=== What you need to do ===
Rewrite everything in the listing from the line containing "How much of" down to the line containing "3.46 meters", both included, and give only those lines. Keep all wording and pixel coordinates unchanged, but scale every distance by 1.05, rounding to the same number of decimal places it had and rounding halves up.

=== Supplied information ===
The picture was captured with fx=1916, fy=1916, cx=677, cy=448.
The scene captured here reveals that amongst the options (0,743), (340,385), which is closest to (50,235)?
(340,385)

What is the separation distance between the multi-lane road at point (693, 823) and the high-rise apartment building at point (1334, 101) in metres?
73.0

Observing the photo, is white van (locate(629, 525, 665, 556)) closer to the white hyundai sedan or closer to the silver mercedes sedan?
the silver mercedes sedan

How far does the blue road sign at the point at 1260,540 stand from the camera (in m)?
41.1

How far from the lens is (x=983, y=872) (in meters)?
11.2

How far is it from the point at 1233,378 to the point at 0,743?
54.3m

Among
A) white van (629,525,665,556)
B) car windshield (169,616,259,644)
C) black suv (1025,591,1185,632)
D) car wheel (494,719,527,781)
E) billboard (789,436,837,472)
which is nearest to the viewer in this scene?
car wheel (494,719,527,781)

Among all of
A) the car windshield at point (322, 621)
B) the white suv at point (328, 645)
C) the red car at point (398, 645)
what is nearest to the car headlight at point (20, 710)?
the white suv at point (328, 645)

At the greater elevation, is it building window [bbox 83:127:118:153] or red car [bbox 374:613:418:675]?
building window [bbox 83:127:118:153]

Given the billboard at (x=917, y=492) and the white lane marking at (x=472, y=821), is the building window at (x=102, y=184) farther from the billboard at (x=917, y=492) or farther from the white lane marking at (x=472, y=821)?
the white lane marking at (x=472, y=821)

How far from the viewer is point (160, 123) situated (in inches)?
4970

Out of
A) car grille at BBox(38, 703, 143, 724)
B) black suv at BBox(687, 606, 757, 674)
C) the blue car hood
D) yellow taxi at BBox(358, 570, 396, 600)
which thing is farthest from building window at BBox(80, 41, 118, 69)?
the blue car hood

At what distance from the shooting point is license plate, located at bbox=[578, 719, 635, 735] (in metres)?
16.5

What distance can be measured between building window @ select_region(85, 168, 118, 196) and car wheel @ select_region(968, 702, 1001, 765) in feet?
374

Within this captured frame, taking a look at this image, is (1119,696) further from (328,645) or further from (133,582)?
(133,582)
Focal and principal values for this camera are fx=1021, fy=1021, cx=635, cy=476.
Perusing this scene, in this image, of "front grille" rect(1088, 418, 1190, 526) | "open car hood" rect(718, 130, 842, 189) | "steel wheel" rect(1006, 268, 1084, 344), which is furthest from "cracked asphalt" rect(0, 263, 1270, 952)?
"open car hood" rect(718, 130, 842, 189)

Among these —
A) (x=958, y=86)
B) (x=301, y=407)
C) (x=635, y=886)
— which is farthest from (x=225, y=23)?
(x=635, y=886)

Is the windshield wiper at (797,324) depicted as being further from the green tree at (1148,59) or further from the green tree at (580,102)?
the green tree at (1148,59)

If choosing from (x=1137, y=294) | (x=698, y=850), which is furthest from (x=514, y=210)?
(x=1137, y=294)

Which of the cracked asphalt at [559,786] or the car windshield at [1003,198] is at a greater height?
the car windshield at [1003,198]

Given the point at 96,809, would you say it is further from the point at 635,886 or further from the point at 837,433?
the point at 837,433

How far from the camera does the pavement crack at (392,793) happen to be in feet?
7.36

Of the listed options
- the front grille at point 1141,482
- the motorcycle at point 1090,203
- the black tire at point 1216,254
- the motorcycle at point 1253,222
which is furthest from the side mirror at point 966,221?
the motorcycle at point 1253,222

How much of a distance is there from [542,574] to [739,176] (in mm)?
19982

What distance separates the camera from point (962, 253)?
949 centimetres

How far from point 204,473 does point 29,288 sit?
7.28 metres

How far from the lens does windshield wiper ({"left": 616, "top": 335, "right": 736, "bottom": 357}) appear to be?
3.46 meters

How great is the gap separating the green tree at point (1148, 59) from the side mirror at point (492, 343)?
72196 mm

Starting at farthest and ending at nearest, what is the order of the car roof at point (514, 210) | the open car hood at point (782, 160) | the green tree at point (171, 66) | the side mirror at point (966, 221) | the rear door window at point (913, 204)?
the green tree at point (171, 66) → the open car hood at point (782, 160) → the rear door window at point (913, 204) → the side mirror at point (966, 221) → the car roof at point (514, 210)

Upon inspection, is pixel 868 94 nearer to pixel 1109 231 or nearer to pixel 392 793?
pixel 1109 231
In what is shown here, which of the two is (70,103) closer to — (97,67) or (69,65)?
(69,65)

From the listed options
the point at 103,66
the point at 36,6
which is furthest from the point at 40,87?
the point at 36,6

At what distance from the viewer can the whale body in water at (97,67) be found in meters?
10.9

=== Answer for the task ===
How much of a distance is there from [542,574] to [739,176] (in mm)?
20981

What distance separates the camera from point (962, 253)?
996 centimetres

How far from point 204,473 does point 29,288 sit?
7.64 metres

How far from the lens does windshield wiper ({"left": 616, "top": 335, "right": 736, "bottom": 357}) appear to be?
3.63 meters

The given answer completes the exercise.